Set task 1 ::
Condense the paragraph of the letter to God that begins "I know the economy is still bad" into one shorter sentence that keeps its main facts.
Set task 2 ::
In the letter to God, how many hours a day and days a week does the writer spend with the people at the job?
# Start of Given passage
Sunday, August 29, 2010

Confused

This is just my letter to God, for me to get this out for me to vent some anger and frustration.

God -
Why oh why are you putting me through so much hurt and so much pain with a job and people I have to be with 9 hours a day 5 days a week. I understand a lot of people don't like their job or what have you but they are not dreading it day in and day out. I want to work, I want to go into a job where I feel like I am making a difference in one person's life. I don't want to be talked about behind my back, I don't want people judging me, criticizing me, yelling at me. I just want to be treated like a normal human being. I don't like this wall I've had to put up and having to act like a cold hearted wench just to get through the day, if I don't I'd cry from 8-5. This isn't fair Lord.

I've often sat and wondered why this? Why me? Why now? Is it to show me all the wonderful things I do have in my life? I love my life outside of work. I love my wonderful amazing husband and my oh so cute little red headed man that you gifted myself and Rob with. He has taught me much more then anyone ever has. And he's only 2. I have an amazing family, friends, neighbors. And I am realizing that more and more each day. But with that each day....I wonder why the hurt, why I can't just get into a job I actually like going to, someplace I deserve to be and where I make a difference. Some place I am recognized for my abilities. I know this place is out there I know it is, and when I apply and think I will be getting a follow up call or interview....Bam a shot in the heart. It literally rips a piece of my heart each time.

I know the economy is still bad, I know there are a lot of others looking for jobs that don't already have them. But at this point 4 months later and not one single interview......I've had enough. I'm tired of crying, I'm tired of complaining.

Please God, please tell me what I need to do? Become a better Christian? A better person. I know I can do those things we all can.

I give it all to you Lord, my life, my anxieties, my panic, my job worries. I hand it all over to you. I no longer can carry this burden, this weight on my shoulders. I give it to you and trust and believe in you that you will do right by me.
# End of Given passage
# Start of Stored records
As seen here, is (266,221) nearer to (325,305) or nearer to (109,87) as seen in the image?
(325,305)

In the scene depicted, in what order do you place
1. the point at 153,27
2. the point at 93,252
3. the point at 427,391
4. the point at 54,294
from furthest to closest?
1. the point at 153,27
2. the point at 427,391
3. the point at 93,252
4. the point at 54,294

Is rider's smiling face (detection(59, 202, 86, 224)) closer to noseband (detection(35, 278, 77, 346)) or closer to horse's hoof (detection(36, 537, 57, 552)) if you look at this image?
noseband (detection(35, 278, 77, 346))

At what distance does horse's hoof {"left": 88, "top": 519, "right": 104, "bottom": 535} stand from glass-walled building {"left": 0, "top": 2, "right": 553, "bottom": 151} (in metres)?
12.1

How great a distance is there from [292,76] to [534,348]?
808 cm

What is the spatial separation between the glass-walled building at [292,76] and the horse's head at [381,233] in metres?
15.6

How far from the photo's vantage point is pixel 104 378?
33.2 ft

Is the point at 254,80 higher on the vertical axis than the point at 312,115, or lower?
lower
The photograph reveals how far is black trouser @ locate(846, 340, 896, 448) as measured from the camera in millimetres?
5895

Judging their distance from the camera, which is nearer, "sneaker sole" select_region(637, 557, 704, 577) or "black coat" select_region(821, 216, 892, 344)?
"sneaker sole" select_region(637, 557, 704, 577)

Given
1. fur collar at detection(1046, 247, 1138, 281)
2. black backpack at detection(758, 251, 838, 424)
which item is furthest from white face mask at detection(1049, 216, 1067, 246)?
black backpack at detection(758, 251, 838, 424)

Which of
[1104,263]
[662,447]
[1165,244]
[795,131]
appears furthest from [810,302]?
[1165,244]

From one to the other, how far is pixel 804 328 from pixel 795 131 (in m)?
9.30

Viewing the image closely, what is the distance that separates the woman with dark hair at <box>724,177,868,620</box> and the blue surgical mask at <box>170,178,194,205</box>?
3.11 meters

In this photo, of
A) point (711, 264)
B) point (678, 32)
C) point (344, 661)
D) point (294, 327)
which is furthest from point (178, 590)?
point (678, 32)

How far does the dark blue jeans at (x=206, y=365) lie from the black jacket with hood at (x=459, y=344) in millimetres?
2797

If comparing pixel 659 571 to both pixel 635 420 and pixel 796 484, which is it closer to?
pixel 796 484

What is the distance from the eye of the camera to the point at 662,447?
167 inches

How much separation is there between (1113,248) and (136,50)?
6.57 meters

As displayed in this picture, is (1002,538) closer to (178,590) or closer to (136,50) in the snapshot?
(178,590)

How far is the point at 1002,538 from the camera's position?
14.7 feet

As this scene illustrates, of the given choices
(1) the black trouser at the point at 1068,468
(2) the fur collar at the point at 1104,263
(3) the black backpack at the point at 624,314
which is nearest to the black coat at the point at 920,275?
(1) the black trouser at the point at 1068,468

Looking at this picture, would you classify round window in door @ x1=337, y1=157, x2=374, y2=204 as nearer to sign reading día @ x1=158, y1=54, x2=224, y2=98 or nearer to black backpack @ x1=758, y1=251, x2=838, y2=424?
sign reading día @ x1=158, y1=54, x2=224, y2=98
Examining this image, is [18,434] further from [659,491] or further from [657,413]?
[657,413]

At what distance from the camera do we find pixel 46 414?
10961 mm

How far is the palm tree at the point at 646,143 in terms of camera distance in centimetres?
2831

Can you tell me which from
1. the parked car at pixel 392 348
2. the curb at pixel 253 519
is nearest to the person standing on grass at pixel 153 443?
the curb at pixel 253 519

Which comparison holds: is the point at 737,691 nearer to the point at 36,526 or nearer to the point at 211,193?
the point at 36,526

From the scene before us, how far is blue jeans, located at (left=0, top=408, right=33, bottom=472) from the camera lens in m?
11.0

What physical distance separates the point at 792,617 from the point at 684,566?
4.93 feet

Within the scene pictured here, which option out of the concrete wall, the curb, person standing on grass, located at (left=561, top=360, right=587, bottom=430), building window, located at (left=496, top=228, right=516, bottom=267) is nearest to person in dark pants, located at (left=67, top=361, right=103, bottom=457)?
# End of Stored records
Final answer 1 ::
Despite knowing the economy is still bad and many jobless people are also searching, the writer has had enough after four months without a single interview and is tired of crying and complaining.

Final answer 2 ::
9 hours a day, 5 days a week.